Change examples/protocols/http_server/simple/main/main.c to use vTaskDelay(1) in the main loop and hander, resulting in crash.

We have random double free()s when using a mutex in the handler, but the vTaskDelay is the easiest to reproduce.

Debug Logs.

No response

More Information.

No response

0xjakob commented 4 weeks ago

@matthew-8925 Thanks for noticing this problem! We could reproduce it. As of now, it looks a bit as if the idle task in the simulation is not correctly starting up. Hence, it is not in the "task ready list" (pxReadyTasksLists in tasks.c) and the assert, that basically checks that a task is always available, fails.

This might happen due to the higher priority HTTPD task that runs select(). select() is not recognized by the simulator as a blocking call, which causes the HTTPD task to be scheduled even though it's blocked from the actual OS perspective. This, in turn, might starve other tasks such as the IDLE task, before it even gets ready. This explanation is not bullet-proof, however, and we need to further investigate. We'll keep you updated here.

0xjakob commented 4 weeks ago

@matthew-8925 The problem is that the esp_http_server component creates a "normal" pthread that is running in parallel with the simulated FreeRTOS tasks. Once you call vTaskDelay() from that pthread in the http callback, it creates a situation that shouldn't be possible: vTaskDelay() eventually tries to suspend the current FreeRTOS task and run the next FreeRTOS task that is in "ready" state. But since all the other tasks in the simulation are running, blocked or suspended, there is no "ready" task and that's why the assertion triggers.

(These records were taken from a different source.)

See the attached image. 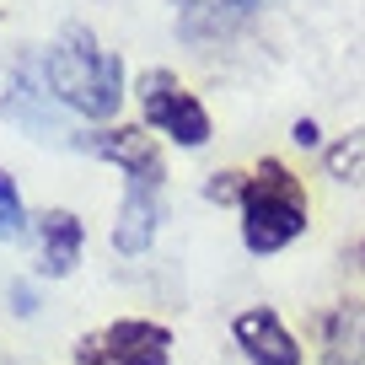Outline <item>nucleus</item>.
<instances>
[{
  "label": "nucleus",
  "instance_id": "423d86ee",
  "mask_svg": "<svg viewBox=\"0 0 365 365\" xmlns=\"http://www.w3.org/2000/svg\"><path fill=\"white\" fill-rule=\"evenodd\" d=\"M76 145L91 150V156H103V161H113V167H124L129 182L161 188V178H167V161H161V150L150 145L145 129H103V135H81Z\"/></svg>",
  "mask_w": 365,
  "mask_h": 365
},
{
  "label": "nucleus",
  "instance_id": "20e7f679",
  "mask_svg": "<svg viewBox=\"0 0 365 365\" xmlns=\"http://www.w3.org/2000/svg\"><path fill=\"white\" fill-rule=\"evenodd\" d=\"M0 118L27 129L33 140L65 135V124H59V97L48 91V76H43V54H27L22 65H16L11 91L0 97Z\"/></svg>",
  "mask_w": 365,
  "mask_h": 365
},
{
  "label": "nucleus",
  "instance_id": "1a4fd4ad",
  "mask_svg": "<svg viewBox=\"0 0 365 365\" xmlns=\"http://www.w3.org/2000/svg\"><path fill=\"white\" fill-rule=\"evenodd\" d=\"M81 242H86V231H81V220L70 215V210H48L43 220H38V269L48 274V279H65L70 269L81 263Z\"/></svg>",
  "mask_w": 365,
  "mask_h": 365
},
{
  "label": "nucleus",
  "instance_id": "39448f33",
  "mask_svg": "<svg viewBox=\"0 0 365 365\" xmlns=\"http://www.w3.org/2000/svg\"><path fill=\"white\" fill-rule=\"evenodd\" d=\"M172 333L161 322H113L97 339H81V365H167Z\"/></svg>",
  "mask_w": 365,
  "mask_h": 365
},
{
  "label": "nucleus",
  "instance_id": "2eb2a0df",
  "mask_svg": "<svg viewBox=\"0 0 365 365\" xmlns=\"http://www.w3.org/2000/svg\"><path fill=\"white\" fill-rule=\"evenodd\" d=\"M290 135H296V145H317V140H322V135H317V124H312V118H301V124L290 129Z\"/></svg>",
  "mask_w": 365,
  "mask_h": 365
},
{
  "label": "nucleus",
  "instance_id": "ddd939ff",
  "mask_svg": "<svg viewBox=\"0 0 365 365\" xmlns=\"http://www.w3.org/2000/svg\"><path fill=\"white\" fill-rule=\"evenodd\" d=\"M328 172H333V178H344V182L360 178V172H365V135L339 140V145L328 150Z\"/></svg>",
  "mask_w": 365,
  "mask_h": 365
},
{
  "label": "nucleus",
  "instance_id": "0eeeda50",
  "mask_svg": "<svg viewBox=\"0 0 365 365\" xmlns=\"http://www.w3.org/2000/svg\"><path fill=\"white\" fill-rule=\"evenodd\" d=\"M252 6H258V0H172L178 38H182V43H215V38H231L252 16Z\"/></svg>",
  "mask_w": 365,
  "mask_h": 365
},
{
  "label": "nucleus",
  "instance_id": "9d476101",
  "mask_svg": "<svg viewBox=\"0 0 365 365\" xmlns=\"http://www.w3.org/2000/svg\"><path fill=\"white\" fill-rule=\"evenodd\" d=\"M156 188L150 182H129V194H124V210H118V226H113V247L124 252V258H135V252L150 247V237H156Z\"/></svg>",
  "mask_w": 365,
  "mask_h": 365
},
{
  "label": "nucleus",
  "instance_id": "f03ea898",
  "mask_svg": "<svg viewBox=\"0 0 365 365\" xmlns=\"http://www.w3.org/2000/svg\"><path fill=\"white\" fill-rule=\"evenodd\" d=\"M307 231V194L290 178L285 161H263L247 178V199H242V242L247 252H279Z\"/></svg>",
  "mask_w": 365,
  "mask_h": 365
},
{
  "label": "nucleus",
  "instance_id": "7ed1b4c3",
  "mask_svg": "<svg viewBox=\"0 0 365 365\" xmlns=\"http://www.w3.org/2000/svg\"><path fill=\"white\" fill-rule=\"evenodd\" d=\"M140 108H145L150 129H161L167 140H178L188 150H199L210 140V113L199 108V97L172 70H145L140 76Z\"/></svg>",
  "mask_w": 365,
  "mask_h": 365
},
{
  "label": "nucleus",
  "instance_id": "f8f14e48",
  "mask_svg": "<svg viewBox=\"0 0 365 365\" xmlns=\"http://www.w3.org/2000/svg\"><path fill=\"white\" fill-rule=\"evenodd\" d=\"M22 237H27V210H22L11 172L0 167V242H22Z\"/></svg>",
  "mask_w": 365,
  "mask_h": 365
},
{
  "label": "nucleus",
  "instance_id": "4468645a",
  "mask_svg": "<svg viewBox=\"0 0 365 365\" xmlns=\"http://www.w3.org/2000/svg\"><path fill=\"white\" fill-rule=\"evenodd\" d=\"M205 194L215 199V205H242V199H247V172H215V178L205 182Z\"/></svg>",
  "mask_w": 365,
  "mask_h": 365
},
{
  "label": "nucleus",
  "instance_id": "9b49d317",
  "mask_svg": "<svg viewBox=\"0 0 365 365\" xmlns=\"http://www.w3.org/2000/svg\"><path fill=\"white\" fill-rule=\"evenodd\" d=\"M322 354H328V365H365V307L360 301H344L328 317Z\"/></svg>",
  "mask_w": 365,
  "mask_h": 365
},
{
  "label": "nucleus",
  "instance_id": "6e6552de",
  "mask_svg": "<svg viewBox=\"0 0 365 365\" xmlns=\"http://www.w3.org/2000/svg\"><path fill=\"white\" fill-rule=\"evenodd\" d=\"M231 333H237V344L247 349L252 365H301V344L285 333V322L274 317L269 307L242 312V317L231 322Z\"/></svg>",
  "mask_w": 365,
  "mask_h": 365
},
{
  "label": "nucleus",
  "instance_id": "f257e3e1",
  "mask_svg": "<svg viewBox=\"0 0 365 365\" xmlns=\"http://www.w3.org/2000/svg\"><path fill=\"white\" fill-rule=\"evenodd\" d=\"M43 76H48V91L59 97V108L81 118H113L118 103H124V65L118 54H108L91 27L70 22L54 43L43 48Z\"/></svg>",
  "mask_w": 365,
  "mask_h": 365
}]
</instances>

The workaround on Linux for now would be to completely avoid any FreeRTOS API calls in the http callback. It's probably also a very good idea to avoid any system calls in the http task or block all signals. Otherwise, the task could receive a signal meant for another simulated FreeRTOS task, which would create havoc.

That being said, we are working an a long-term solution for this and other problems with the current Linux simulator. We don't have an ETA yet, though.

Please also note that this example hasn't listed the Linux target in its README file. This means - among other things - that it is not regularly tested in our CI system, which makes encountering any bugs much more likely.

matthew-8925 commented 2 weeks ago

Thanks for the explanation, that's useful to know.